Prof. Dr. Yasin Ceylan
Aykırı Düşünceler
İslam düşünce tarihi boyunca, geleneğe aykırı düşen düşünceler, hep ayıklanmıştır. Böyle düşünceleri ortaya koyan düşünürler, itibarsızlaştırılmıştır. Bunun neticesi olarak, düşünce ve kültürel gelenek, diyalogdan çok bir monolog halini almıştır.

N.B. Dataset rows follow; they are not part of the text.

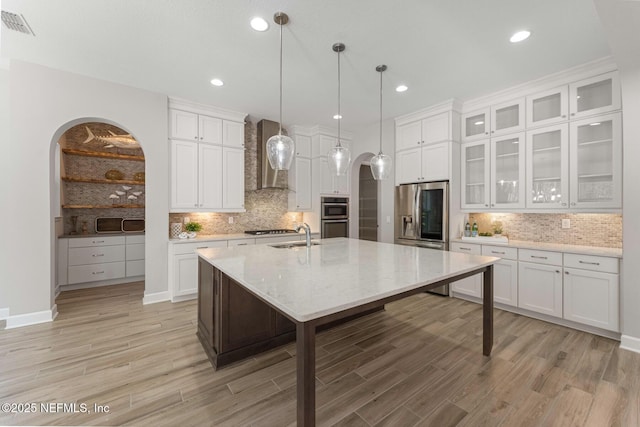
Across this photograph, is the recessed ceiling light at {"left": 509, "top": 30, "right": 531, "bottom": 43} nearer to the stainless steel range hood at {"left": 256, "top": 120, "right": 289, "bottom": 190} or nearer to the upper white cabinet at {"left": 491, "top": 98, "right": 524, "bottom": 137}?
the upper white cabinet at {"left": 491, "top": 98, "right": 524, "bottom": 137}

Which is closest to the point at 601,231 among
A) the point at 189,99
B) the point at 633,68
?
the point at 633,68

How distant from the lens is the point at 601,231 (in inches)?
122

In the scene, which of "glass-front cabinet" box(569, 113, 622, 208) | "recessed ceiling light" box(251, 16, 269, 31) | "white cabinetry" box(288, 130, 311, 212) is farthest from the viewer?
"white cabinetry" box(288, 130, 311, 212)

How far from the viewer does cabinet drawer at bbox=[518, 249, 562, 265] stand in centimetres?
301

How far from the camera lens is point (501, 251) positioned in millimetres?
3467

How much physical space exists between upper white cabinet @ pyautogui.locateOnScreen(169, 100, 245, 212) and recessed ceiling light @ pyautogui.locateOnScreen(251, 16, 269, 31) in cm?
220

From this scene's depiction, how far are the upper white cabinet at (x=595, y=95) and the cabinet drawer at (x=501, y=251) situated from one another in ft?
5.53

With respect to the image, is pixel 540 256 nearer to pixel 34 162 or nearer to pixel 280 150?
pixel 280 150

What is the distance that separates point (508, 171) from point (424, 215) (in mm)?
1251

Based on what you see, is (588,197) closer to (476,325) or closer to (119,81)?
(476,325)

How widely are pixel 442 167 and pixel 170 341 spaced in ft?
13.4

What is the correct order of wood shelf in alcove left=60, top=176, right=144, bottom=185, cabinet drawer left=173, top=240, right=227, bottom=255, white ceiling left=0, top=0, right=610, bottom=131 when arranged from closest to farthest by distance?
white ceiling left=0, top=0, right=610, bottom=131
cabinet drawer left=173, top=240, right=227, bottom=255
wood shelf in alcove left=60, top=176, right=144, bottom=185

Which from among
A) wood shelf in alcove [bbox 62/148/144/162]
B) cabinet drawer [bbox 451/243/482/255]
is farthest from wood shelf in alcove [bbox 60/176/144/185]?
cabinet drawer [bbox 451/243/482/255]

Bu tek söylem geleneği, çok önceden, Muhammed’in yaşadığı dönemden itibaren başlar. Peygamber’in Mekke hayatında onu sevmeyen, İslam davasını reddedenlerin sözleri ve şiirleri imha edilmiştir. Çok azı, ancak dolaylı yollardan bize ulaşmıştır. Medine’deki yaşamında, birkaç Yahudi kabile de vardı. Kitap ehli olan bu insanların, Muhammed hakkında ne söylediklerini de bilmiyoruz. Çünkü İslam dinini kabul etmemişlerdi. Mutlaka dayandıkları gerekçeleri vardı. Kur’an’da söylenenler ile Kitab-ı-Mukaddes’in muhtevası arasındaki benzerlikler ve farklılıklar konusunda, iddiaları vardı. Bunları da bilmiyoruz. Çok azını nakletmişledir.

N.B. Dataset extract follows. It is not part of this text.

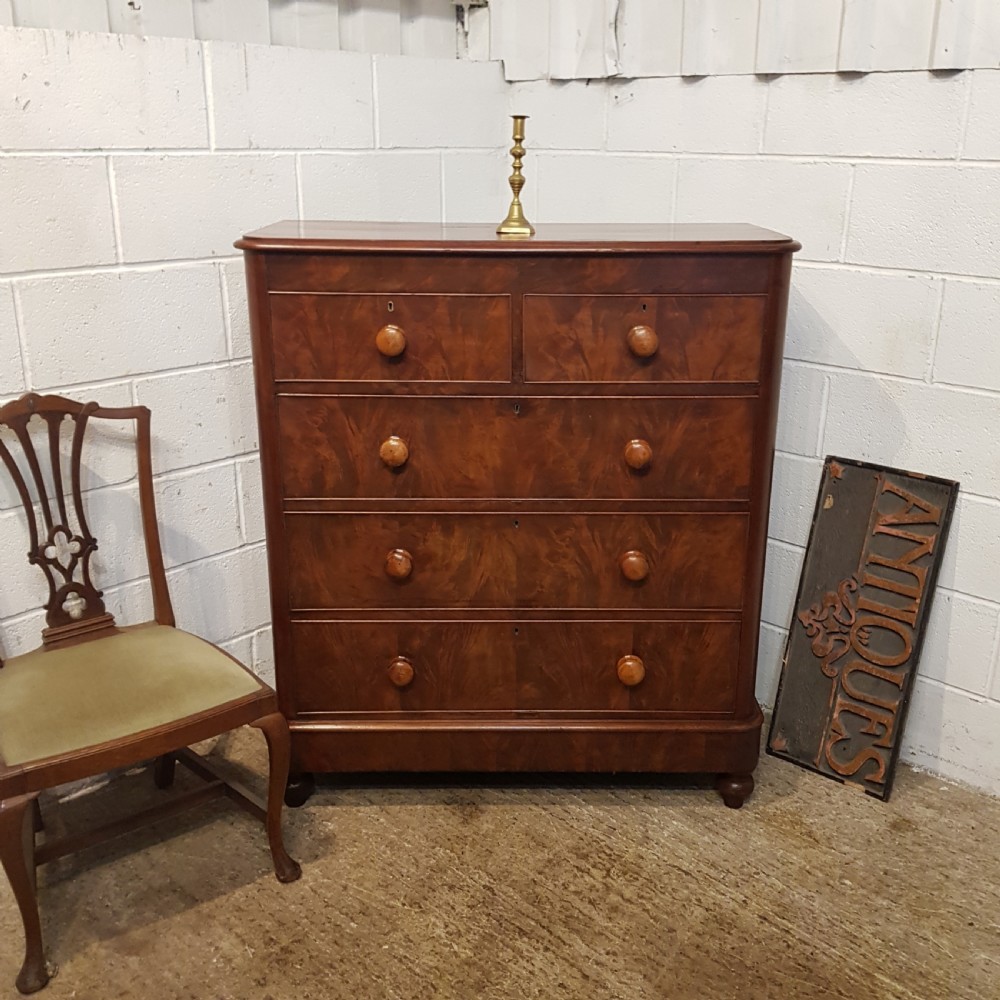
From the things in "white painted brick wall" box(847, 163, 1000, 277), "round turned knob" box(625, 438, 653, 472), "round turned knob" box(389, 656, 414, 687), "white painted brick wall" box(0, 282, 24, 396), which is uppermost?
"white painted brick wall" box(847, 163, 1000, 277)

Emeviler ve Abbasiler dönemlerinde, az çok düşünce özgürlüğü mevcuttu. Ibn Ravendi, al-Ma’arri, Abu İsa al-Varrak gibi düşünür ve şairlerin din konusunda yazmış oldukları eserlerin, sadece adlarını biliyoruz. Çoğu kitabın kendisini imha etmişlerdir. Bu kitaplarda eleştirilere cevap vermek yerine, kitabını kendisini yok etmişlerdir. Yine Emeviler döneminde, resmi görevlerde bulunmuş olan Yuhanna al-Dımaşki’nin, diyalektik bazda yapmış olduğu İslam kritiğine, ancak özet biçiminde ulaşmış durumdayız.
Bu tek düşünce geleneğinin, bir versiyonunu İslam Felsefe tarihinde de görmek mümkündür. Mesela, birbirinden tamamen farklı olan Platon ve Aristo felsefelerini birleştirme, barıştırma, bağdaşlaştırma gibi girişimler olmuştur. Farabi, bu amaçla bir kitap bile yazmıştır. Halbuki, felsefe düşüncesinin temelini zıt düşünceler teşkil eder. Nerede bir tez varsa, ona karşılık mutlaka bir antitez mevcuttur. Bu olmazsa, felsefe yürümez ve kilitlenir. Dinle hiç alakası olmayan Platon felsefesini bir tür teolojiye çevirip, dinsel amaçları için kullanmışlardır.
Aynı tek seslilik, İslam teolojisinde (Kelam) olmuştur. 12. Asırdaki Nizamiye Medresesi (Gazali rektördür) öğretisinde, Sünni İslam ortadoks, meşru mezhep sayılırken, diğer tüm itikat mezhepleri, sapkın ilan edilmiştir. Bu durum, Selçuklular ve sonra Osmanlılar yönetimince tescil edilmiş ve resmiyet kazanmıştır.
Şunu demek istiyorum: Gelişmiş kültürlerde, medeniyete zemin olmuş, dünya düzeni sistematiğinde, fikirlerin seyri, monolitik değil, diyalektiktir. Bunun bir anlamı, aykırı (heteredoks) düşüncelere imkân sağlamaktır.
Ne yazık ki, bu tek seslilik, tek düşünce, ‘farklılığa hayır’ geleneği, halen devam etmektedir. Medeni dünya, çok sesliliğe asırlardır kucak açmışken, biz hala, eğitimde, siyasette, inançlarda teki söylemi, devam ettiriyoruz.
Bu, bir marifetmiş gibi tekrar edip duruyoruz.